The Let's Play Archive

Oni

by berryjon

Part 8: Short Essay for Level 8



I find it interesting that the whole plot hinges on these two levels, and that they are in the middle of the game. Level Eight out of Fourteen represents a major turning point in the character arc of Konoko and the plot of the game, and it's a complete and utter hatchet job that shouldn't have made it out of editing, but the game's general incompleteness strikes again.

So I'm going to avoid talking about that for now and talk about the level and its design in of itself.

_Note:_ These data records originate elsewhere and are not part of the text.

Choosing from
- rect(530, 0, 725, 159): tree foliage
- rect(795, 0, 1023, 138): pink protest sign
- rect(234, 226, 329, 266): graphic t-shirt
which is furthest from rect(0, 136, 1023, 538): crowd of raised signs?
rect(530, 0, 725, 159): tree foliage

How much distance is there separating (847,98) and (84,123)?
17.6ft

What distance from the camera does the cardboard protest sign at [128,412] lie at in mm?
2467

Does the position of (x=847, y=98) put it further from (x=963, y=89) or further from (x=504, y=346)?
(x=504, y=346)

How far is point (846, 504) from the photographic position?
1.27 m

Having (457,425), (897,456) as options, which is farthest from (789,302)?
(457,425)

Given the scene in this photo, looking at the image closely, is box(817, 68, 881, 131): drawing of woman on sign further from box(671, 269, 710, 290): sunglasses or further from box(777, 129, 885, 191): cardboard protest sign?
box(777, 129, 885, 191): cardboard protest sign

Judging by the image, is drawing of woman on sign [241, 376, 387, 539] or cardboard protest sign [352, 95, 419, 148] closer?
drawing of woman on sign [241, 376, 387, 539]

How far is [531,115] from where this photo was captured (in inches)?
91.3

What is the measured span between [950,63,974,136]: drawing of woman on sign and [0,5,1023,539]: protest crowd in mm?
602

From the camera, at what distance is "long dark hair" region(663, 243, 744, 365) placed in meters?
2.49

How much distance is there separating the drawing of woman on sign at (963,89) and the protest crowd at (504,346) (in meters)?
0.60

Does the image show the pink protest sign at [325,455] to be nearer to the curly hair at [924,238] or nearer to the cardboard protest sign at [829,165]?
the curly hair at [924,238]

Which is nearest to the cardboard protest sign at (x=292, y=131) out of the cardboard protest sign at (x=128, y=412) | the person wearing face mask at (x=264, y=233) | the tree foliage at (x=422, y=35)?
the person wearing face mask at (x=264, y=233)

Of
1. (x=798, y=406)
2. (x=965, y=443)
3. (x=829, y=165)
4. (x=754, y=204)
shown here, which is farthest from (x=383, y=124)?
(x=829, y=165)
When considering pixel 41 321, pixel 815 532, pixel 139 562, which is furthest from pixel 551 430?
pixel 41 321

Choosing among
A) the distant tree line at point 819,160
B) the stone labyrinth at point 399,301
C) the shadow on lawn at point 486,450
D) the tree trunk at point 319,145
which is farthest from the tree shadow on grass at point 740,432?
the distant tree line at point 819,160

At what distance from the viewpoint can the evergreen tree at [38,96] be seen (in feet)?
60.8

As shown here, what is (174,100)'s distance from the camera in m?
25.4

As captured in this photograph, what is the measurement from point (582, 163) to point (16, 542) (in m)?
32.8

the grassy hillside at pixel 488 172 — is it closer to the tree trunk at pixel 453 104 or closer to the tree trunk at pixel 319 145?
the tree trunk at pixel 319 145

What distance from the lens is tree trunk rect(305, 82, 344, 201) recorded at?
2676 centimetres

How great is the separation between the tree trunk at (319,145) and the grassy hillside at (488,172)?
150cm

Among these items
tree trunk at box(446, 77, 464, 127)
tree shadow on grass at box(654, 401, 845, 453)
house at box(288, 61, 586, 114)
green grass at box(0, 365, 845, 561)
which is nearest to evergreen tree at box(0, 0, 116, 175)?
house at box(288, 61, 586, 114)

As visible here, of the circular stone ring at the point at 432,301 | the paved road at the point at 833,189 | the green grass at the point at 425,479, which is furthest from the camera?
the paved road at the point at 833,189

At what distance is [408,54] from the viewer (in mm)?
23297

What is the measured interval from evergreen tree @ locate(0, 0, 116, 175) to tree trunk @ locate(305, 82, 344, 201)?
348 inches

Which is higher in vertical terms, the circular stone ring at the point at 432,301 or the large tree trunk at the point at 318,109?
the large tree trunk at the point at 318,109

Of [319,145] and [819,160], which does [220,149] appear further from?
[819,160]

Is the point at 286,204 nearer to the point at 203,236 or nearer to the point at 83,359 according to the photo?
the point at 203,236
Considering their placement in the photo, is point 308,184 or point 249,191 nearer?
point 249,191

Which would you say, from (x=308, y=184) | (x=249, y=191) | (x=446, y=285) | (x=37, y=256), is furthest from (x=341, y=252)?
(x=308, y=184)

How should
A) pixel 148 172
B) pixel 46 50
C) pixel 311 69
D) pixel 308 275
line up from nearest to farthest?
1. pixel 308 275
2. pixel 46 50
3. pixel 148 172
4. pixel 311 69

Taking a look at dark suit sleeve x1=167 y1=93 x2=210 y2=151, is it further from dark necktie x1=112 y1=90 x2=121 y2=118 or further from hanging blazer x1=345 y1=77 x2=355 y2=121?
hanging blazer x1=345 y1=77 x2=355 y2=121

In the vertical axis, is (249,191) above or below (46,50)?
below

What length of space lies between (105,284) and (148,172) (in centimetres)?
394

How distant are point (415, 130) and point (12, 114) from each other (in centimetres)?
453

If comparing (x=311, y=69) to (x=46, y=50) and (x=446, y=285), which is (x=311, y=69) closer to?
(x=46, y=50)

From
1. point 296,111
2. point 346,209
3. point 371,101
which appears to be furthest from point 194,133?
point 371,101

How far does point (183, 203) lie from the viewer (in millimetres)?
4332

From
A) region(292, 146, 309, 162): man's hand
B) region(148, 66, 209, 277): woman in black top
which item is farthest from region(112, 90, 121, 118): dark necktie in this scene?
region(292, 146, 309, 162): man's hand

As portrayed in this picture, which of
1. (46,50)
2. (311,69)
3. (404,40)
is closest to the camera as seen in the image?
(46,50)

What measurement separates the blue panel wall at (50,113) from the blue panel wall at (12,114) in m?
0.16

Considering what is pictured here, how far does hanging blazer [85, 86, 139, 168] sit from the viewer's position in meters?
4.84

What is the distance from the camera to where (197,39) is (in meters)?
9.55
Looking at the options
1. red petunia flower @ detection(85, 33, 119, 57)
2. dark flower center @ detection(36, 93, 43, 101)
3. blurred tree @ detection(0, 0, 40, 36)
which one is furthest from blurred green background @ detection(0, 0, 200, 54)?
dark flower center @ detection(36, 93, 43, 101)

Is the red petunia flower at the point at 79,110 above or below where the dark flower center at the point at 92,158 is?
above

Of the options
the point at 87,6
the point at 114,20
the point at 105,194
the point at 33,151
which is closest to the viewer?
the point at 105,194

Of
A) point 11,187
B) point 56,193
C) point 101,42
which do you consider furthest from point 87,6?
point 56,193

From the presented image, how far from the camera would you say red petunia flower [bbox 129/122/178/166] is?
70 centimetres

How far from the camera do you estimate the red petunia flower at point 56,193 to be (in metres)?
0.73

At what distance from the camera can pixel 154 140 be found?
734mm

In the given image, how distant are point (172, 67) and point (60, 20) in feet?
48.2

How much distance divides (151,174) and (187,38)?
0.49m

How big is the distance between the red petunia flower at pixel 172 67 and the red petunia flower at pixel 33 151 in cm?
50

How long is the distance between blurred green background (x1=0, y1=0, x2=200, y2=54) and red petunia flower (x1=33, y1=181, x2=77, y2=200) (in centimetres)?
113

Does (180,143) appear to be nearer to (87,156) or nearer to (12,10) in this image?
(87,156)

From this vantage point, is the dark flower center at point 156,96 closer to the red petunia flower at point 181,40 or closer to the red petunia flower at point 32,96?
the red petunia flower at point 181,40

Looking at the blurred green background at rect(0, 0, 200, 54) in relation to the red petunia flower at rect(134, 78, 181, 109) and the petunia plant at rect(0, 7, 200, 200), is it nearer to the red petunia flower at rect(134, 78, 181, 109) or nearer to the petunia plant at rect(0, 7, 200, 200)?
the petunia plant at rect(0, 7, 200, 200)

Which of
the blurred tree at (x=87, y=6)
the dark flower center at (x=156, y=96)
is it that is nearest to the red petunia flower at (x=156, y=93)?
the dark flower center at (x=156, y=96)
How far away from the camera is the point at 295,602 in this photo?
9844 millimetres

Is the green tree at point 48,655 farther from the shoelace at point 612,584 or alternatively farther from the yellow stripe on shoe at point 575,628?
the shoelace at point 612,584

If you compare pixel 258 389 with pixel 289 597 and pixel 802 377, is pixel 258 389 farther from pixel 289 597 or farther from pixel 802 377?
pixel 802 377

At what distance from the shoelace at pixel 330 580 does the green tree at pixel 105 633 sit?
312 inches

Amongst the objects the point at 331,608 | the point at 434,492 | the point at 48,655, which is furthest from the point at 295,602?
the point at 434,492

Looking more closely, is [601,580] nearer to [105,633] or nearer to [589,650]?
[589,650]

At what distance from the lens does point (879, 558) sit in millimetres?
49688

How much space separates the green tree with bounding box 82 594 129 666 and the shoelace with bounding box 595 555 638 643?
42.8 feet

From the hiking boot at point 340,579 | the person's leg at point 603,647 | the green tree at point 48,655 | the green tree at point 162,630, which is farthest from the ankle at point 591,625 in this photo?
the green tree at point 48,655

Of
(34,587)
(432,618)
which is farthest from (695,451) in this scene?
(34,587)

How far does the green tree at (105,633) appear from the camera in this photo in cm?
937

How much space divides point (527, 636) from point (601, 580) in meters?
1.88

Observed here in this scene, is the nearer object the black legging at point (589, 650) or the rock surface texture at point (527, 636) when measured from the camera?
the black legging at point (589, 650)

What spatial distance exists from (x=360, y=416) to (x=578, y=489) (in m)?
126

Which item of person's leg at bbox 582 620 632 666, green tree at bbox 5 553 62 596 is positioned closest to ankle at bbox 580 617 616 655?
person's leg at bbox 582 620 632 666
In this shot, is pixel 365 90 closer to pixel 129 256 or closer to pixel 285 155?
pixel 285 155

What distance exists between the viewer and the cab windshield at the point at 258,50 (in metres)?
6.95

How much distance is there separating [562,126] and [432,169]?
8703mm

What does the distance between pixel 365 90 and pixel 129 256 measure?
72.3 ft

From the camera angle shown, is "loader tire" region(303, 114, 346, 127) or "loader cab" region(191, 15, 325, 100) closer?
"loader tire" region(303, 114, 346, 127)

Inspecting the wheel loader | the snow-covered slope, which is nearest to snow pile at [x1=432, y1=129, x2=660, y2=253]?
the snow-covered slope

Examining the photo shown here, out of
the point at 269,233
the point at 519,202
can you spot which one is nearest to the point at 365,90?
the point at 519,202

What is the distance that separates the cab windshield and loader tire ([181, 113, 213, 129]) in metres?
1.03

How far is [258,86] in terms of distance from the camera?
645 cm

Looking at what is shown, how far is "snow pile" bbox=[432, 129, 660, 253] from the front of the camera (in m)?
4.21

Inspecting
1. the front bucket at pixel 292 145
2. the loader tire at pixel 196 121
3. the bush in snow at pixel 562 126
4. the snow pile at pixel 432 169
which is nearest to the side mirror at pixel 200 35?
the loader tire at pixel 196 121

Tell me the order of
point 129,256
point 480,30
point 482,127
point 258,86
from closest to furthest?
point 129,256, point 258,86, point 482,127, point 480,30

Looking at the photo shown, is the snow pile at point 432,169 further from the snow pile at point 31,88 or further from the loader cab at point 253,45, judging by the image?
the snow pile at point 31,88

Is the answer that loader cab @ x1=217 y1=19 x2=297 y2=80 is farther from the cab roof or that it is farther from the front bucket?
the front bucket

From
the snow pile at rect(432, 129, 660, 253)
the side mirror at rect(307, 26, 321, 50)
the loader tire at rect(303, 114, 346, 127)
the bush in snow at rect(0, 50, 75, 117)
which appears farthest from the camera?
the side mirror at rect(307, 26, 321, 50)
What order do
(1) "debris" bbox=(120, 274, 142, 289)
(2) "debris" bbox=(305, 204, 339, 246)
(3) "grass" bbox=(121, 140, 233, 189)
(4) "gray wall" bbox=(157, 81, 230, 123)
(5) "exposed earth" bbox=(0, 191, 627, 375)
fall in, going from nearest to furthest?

I accept, but am annoyed with the loss of the items from the previous level. I know it's an engine limitation, but having the Bow from the start would be amazing, and great, and probably horribly broken too.

The large rooms are quite generous in their options to allow for combat, and once you get past the ... explosion, the damage to the room there was just an excuse for bad platforming. Platforming which I hate, and won't even bother to do it to show off for you all because fuck the platforming in this game. Instead, what we get is a missed opportunity for some Environmental Storytelling.

In the game we got, the effects of the explosion are summarized in two consoles and one broken room. In a game with a better environmental engine, or even using the same scripting that we'll see in a couple levels for changing things around, we could have had a series of setpieces where Konoko would have to fight her way around and through a damaged facility, with fire and sparks and robots trying to do their jobs, but the Syndicate remainders are fighting them, preventing them from doing their jobs.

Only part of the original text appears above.